(Text under study)
Skip to content

namejsjeongkr/eksupgrade

Repository files navigation

Amazon EKS Upgrade Utility (Karpenter-aware fork)

🌐 Language: English · 한국어

eksupgrade is a CLI utility that automates the upgrade process for Amazon EKS clusters — the control plane, managed add-ons, and worker nodes managed by Cluster Autoscaler, self-managed ASGs, and Karpenter.

About this fork. This repository began as a fork of aws-samples/eks-cluster-upgrade, which is no longer actively maintained. It is now an independent project. The headline change is Karpenter-native, drift-based node upgrades (instead of terminating instances), alongside restored Cluster Autoscaler support and safer node draining. See Differences from upstream.

Differences from upstream

  • Karpenter nodes upgrade via Drift, not termination. The Karpenter controller is left running; after the control plane is upgraded, alias-based EC2NodeClass selectors re-resolve to the AMI for the new Kubernetes version and Karpenter replaces nodes capacity-first, honoring PodDisruptionBudgets, disruption budgets, and karpenter.sh/do-not-disrupt. The old approach (pause controller → terminate EC2) caused a capacity gap, bypassed PDBs, and never actually updated the AMI.
  • Both autoscalers supported side by side. Cluster Autoscaler is detected (including Helm-named installs, via label selector) and paused/resumed; the Karpenter path is separate and never applies CA semantics.
  • Owner-aware node draining. Draining skips DaemonSet and static/mirror pods, and refuses to start if an unmanaged pod would be lost (unless --force), so a node is never left half-drained.

Cluster Upgrade

The upgrade runs in the following order to keep the cluster stable at each step:

┌─────────────────────────────────────────────────────────────────┐
│                     EKS Cluster Upgrade Flow                      │
└─────────────────────────────────────────────────────────────────┘

  [1] Control Plane Upgrade
      └─ AWS manages the upgrade; eksupgrade waits until ACTIVE.
         (Karpenter drift begins here for alias-based EC2NodeClasses.)

  [2] Add-on Upgrades  (vpc-cni → kube-proxy → coredns)
      └─ Versions resolved live from the EKS API per cluster version;
         vpc-cni is upgraded step-by-step per minor version.

  [3] Cluster Autoscaler → PAUSE   (Karpenter is left RUNNING)
      └─ CA deployment scaled to 0 so it can't fight node replacement.
         Karpenter must keep running for its drift to replace nodes.

  [4] Managed Node Group Upgrade
      └─ EKS performs a rolling AMI replacement (--parallel optional).

(Information provided)
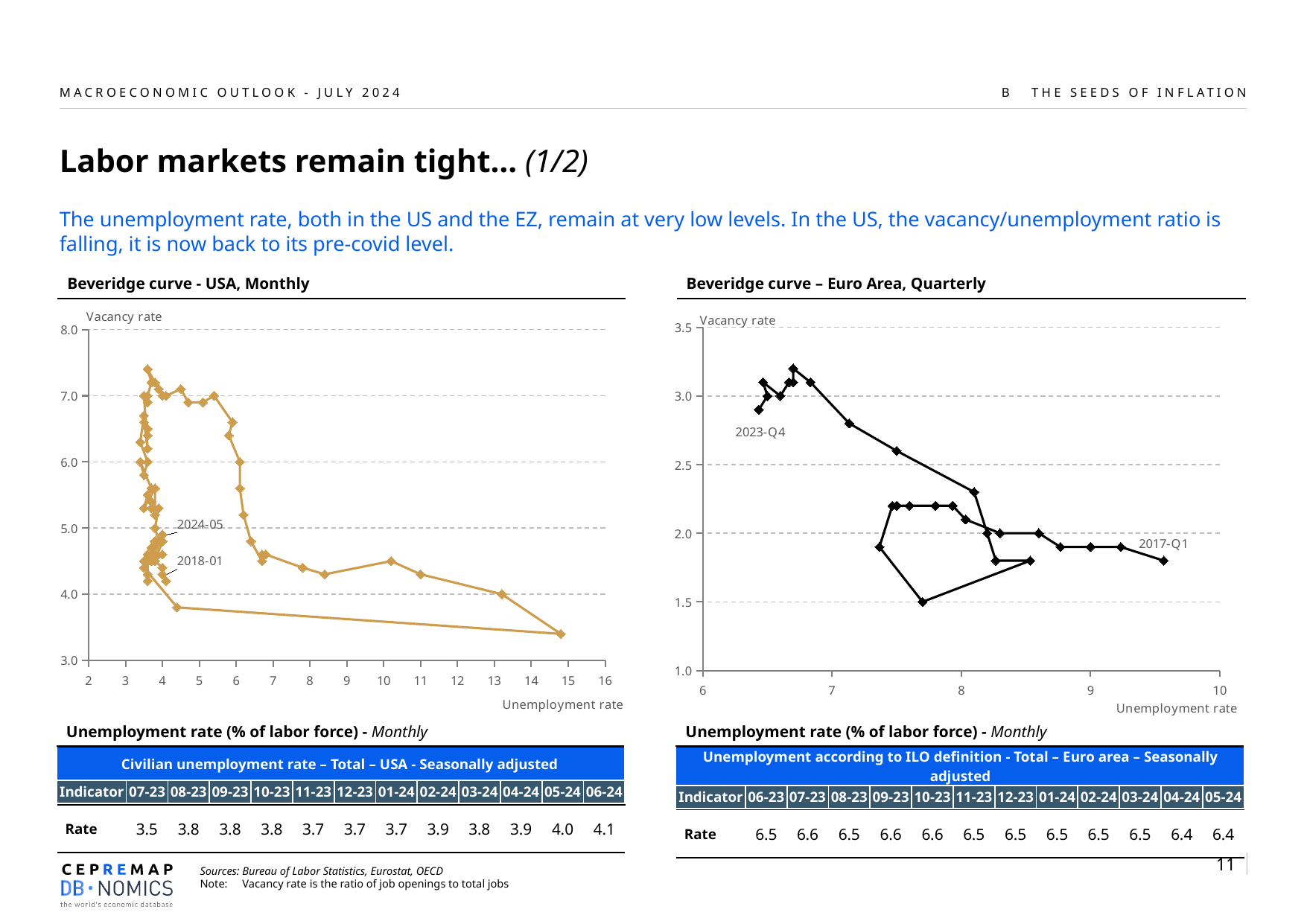
In the 'Beveridge curve – Euro Area, Quarterly' chart, is the unemployment rate of the point labelled 2017-Q1 greater or less than 9? greater In the 'Beveridge curve – Euro Area, Quarterly' chart, is the vacancy rate of the point labelled 2023-Q4 greater or less than 2.5? greater In the 'Beveridge curve – Euro Area, Quarterly' chart, is the vacancy rate of the point labelled 2017-Q1 greater or less than 2.0? less What is the title of the chart on the right side of the slide? Beveridge curve – Euro Area, Quarterly What is the title of the chart on the left side of the slide? Beveridge curve - USA, Monthly In the 'Beveridge curve – Euro Area, Quarterly' chart, which labelled point has the higher vacancy rate, 2017-Q1 or 2023-Q4? 2023-Q4 What kind of chart is the 'Beveridge curve – Euro Area, Quarterly' chart? line chart In the 'Beveridge curve - USA, Monthly' chart, what variable is plotted on the horizontal axis? Unemployment rate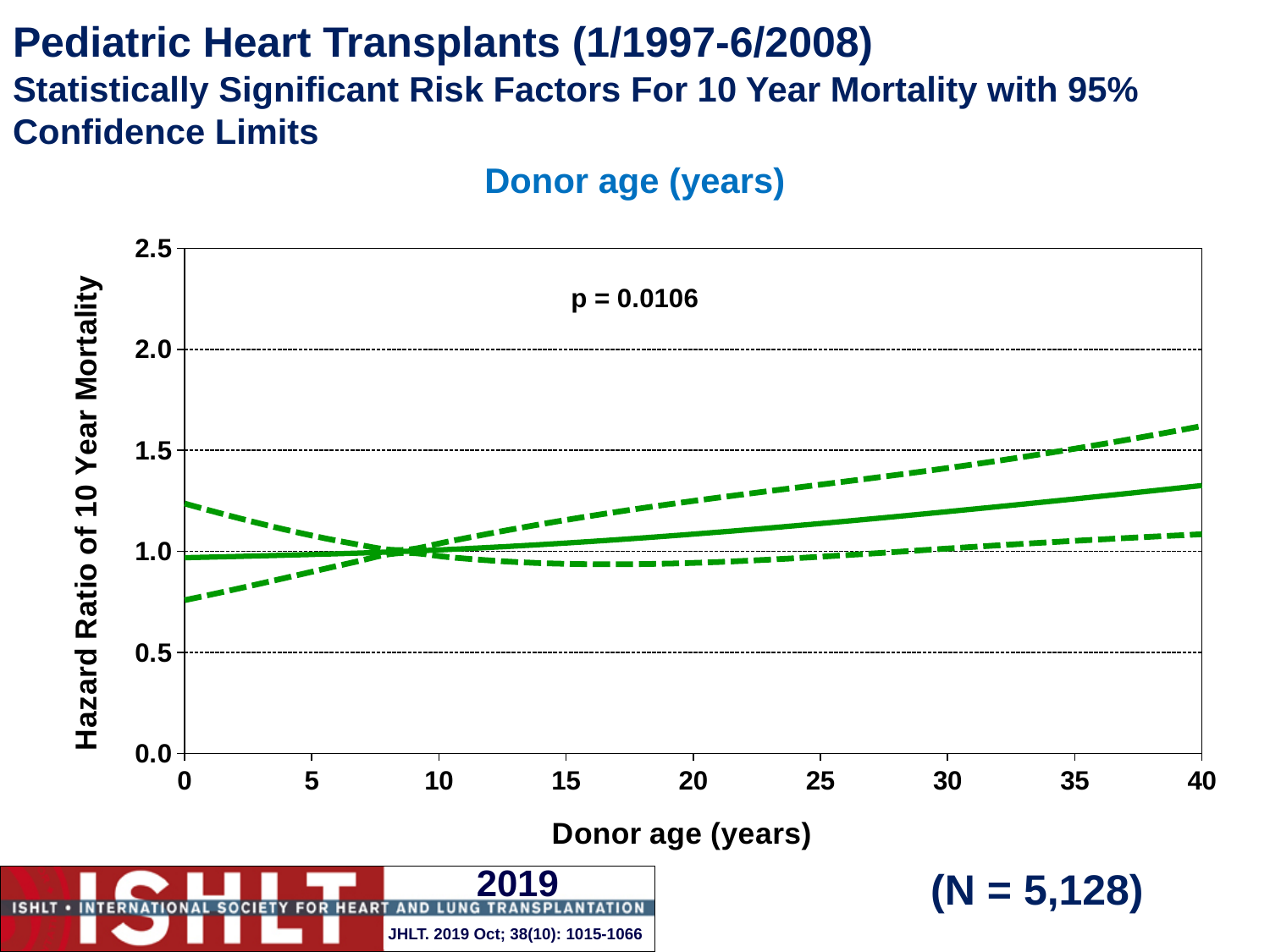
What is the maximum value shown on the y axis of the chart? 2.5 Which is larger at donor age 40: the upper dashed confidence limit or the solid hazard ratio line? the upper dashed confidence limit Is the value of the upper dashed confidence limit at donor age 40 greater or less than 1.5? greater What is the title of the chart? Donor age (years) Is the value of the lower dashed confidence limit at donor age 20 greater or less than 1.0? less What kind of chart is shown on the slide? line chart Is the value of the solid hazard ratio line at donor age 40 greater or less than 1.5? less Does the solid hazard ratio line rise or fall as donor age increases from 10 to 40 years? rise What p-value is printed on the chart? p = 0.0106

(Problem set)
[1] According to the eksupgrade README, in what order are the add-ons upgraded?
[2] Edit the eksupgrade README starting at "Skip to content" and ending at "ASGs, and Karpenter.", replacing "Amazon EKS" with "AWS EKS", and give that passage.
[3] Carry on the eksupgrade README past its last line.

(Answers for each item)
[1] vpc-cni, then kube-proxy, then coredns.

[2]
Skip to content

namejsjeongkr/eksupgrade

Repository files navigation

AWS EKS Upgrade Utility (Karpenter-aware fork)

🌐 Language: English · 한국어

eksupgrade is a CLI utility that automates the upgrade process for AWS EKS clusters — the control plane, managed add-ons, and worker nodes managed by Cluster Autoscaler, self-managed ASGs, and Karpenter.

[3]
  [5] Self-managed Node Group Upgrade  (ASG-based)
      └─ For each Auto Scaling Group:
           a. Detect AMI type (AL2023 / AL2 / Bottlerocket / Windows / Ubuntu)
           b. Fetch the latest EKS-optimised AMI from SSM
           c. Roll each outdated instance: launch replacement → cordon →
              owner-aware drain (respects PDB unless --force) → terminate

  [6] Karpenter Node Upgrade — via DRIFT  (if Karpenter is detected)
      └─ Inspect each EC2NodeClass:
           • alias selector (e.g. al2023@latest / al2023@vX) → auto-drifts to
             the new Kubernetes version's AMI; the tool only observes + waits
           • id / name / tags selector → will NOT auto-drift; the tool warns
             that those nodes need a manual amiSelectorTerms update
         Then wait (bounded) until the drifting NodePools' nodes are on the
         target version. The controller is never paused or forced.

  [7] Cluster Autoscaler → RESUME
      └─ Restored to its original replica count (also on failure).
         Karpenter needs no resume — it was never paused.

Supported Node Types

Node Type Managed Node Group Self-managed (ASG) Karpenter
Amazon Linux 2023 (AL2023) ✅ (drift)
Bottlerocket ✅ (drift)
Windows Server ✅ (drift)
Ubuntu ✅ (drift)
Amazon Linux 2 (AL2) n/a¹

¹ AL2 EKS-optimised AMIs reached end of support; EKS 1.32 was the last version to ship them. Use AL2023 for 1.33+.

Supported Kubernetes Versions

Sequential single-minor upgrades only (e.g. 1.34 → 1.35). EKS does not allow jumping multiple minors in one run — to go from 1.34 to 1.36, run the tool twice (1.34 → 1.35, then 1.35 → 1.36).

EKS standard support currently spans roughly 1.33–1.36 (and a few older versions under extended support). The tool resolves add-on versions live from the EKS API, so it tracks whatever EKS currently offers rather than a baked-in table.

Pre-Requisites

You need permissions for both AWS and the Kubernetes cluster.

  1. Install from source (this fork is not published to PyPI).

    Recommended — install the eksupgrade command with pipx (isolated, and puts eksupgrade on your PATH):

git clone https://github.com/namejsjeongkr/eksupgrade.git
pipx install ./eksupgrade
eksupgrade --help

To upgrade later after pulling new changes: pipx install --force ./eksupgrade.

Alternative — for development, use Poetry inside the cloned repo. Commands then run as poetry run eksupgrade ...:

git clone https://github.com/namejsjeongkr/eksupgrade.git
cd eksupgrade
poetry install
poetry run eksupgrade --help
  1. AWS permissions — an example minimum policy:
{
  "Version": "2012-10-17",
  "Statement": [
    {
      "Sid": "iam",
      "Effect": "Allow",
      "Action": [
        "iam:GetRole",
        "sts:GetAccessKeyInfo",
        "sts:GetCallerIdentity",
        "sts:GetSessionToken"
      ],
      "Resource": "*"
    },
    {
      "Sid": "ec2",
      "Effect": "Allow",
      "Action": [
        "autoscaling:CreateLaunchConfiguration",
        "autoscaling:Describe*",
        "autoscaling:SetDesiredCapacity",
        "autoscaling:TerminateInstanceInAutoScalingGroup",
        "autoscaling:UpdateAutoScalingGroup",
        "ec2:Describe*",
        "ec2:TerminateInstances",
        "ssm:GetParameter"
      ],
      "Resource": "*"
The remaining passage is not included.